### To be done
Put the lines into a Markdown table with the columns No. and Line, beginning with the line that contains "413, 705, 550)?" and continuing through the last line. Leave out any blank lines.

*** Listed records

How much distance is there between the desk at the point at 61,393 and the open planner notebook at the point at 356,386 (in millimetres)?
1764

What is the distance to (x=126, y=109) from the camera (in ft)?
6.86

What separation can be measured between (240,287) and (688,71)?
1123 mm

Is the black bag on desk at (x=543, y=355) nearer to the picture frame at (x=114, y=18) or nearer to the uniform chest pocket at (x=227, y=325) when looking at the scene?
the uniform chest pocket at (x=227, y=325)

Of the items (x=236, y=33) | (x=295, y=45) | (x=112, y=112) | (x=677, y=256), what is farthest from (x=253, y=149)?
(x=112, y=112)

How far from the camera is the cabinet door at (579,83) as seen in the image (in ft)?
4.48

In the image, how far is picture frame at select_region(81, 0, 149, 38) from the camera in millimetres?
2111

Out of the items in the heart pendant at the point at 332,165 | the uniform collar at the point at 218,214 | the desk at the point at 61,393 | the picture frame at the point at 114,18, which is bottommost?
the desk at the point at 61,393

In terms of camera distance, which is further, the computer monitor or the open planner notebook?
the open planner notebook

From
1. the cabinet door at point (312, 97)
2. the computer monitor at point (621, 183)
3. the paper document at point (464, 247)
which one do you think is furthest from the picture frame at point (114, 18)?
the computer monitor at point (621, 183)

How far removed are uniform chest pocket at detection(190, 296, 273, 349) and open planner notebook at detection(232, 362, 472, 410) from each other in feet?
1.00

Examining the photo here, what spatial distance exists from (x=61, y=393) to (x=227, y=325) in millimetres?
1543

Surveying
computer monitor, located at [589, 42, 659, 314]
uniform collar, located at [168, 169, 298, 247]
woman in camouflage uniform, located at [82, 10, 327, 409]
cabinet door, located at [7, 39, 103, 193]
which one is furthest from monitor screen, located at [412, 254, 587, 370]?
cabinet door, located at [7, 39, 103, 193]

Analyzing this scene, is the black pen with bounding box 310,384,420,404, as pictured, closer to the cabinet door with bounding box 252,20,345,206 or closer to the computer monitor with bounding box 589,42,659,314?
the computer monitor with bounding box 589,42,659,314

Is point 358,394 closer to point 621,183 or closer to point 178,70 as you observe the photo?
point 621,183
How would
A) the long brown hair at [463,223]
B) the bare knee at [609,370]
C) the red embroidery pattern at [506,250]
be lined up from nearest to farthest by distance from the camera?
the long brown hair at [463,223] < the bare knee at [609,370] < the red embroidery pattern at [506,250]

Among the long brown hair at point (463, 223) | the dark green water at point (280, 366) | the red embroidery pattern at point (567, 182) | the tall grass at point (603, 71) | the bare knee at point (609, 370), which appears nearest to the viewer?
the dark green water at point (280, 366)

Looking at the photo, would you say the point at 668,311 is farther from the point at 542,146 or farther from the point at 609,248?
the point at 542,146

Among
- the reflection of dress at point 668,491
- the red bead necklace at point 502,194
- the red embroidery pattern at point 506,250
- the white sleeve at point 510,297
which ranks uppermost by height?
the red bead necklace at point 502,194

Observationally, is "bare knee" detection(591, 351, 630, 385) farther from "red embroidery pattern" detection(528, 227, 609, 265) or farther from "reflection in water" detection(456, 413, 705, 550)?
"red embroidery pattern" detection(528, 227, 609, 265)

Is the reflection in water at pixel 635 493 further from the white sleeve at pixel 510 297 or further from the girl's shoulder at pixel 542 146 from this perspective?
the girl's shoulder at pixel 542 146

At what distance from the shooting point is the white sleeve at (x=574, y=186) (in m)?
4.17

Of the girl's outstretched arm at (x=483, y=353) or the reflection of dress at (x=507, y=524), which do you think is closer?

******

### Answer to this problem
| No. | Line |
|---|---|
| 1 | Observationally, is "bare knee" detection(591, 351, 630, 385) farther from "red embroidery pattern" detection(528, 227, 609, 265) or farther from "reflection in water" detection(456, 413, 705, 550)? |
| 2 | "red embroidery pattern" detection(528, 227, 609, 265) |
| 3 | Is the reflection in water at pixel 635 493 further from the white sleeve at pixel 510 297 or further from the girl's shoulder at pixel 542 146 from this perspective? |
| 4 | the girl's shoulder at pixel 542 146 |
| 5 | At what distance from the shooting point is the white sleeve at (x=574, y=186) (in m)? |
| 6 | 4.17 |
| 7 | Of the girl's outstretched arm at (x=483, y=353) or the reflection of dress at (x=507, y=524), which do you think is closer? |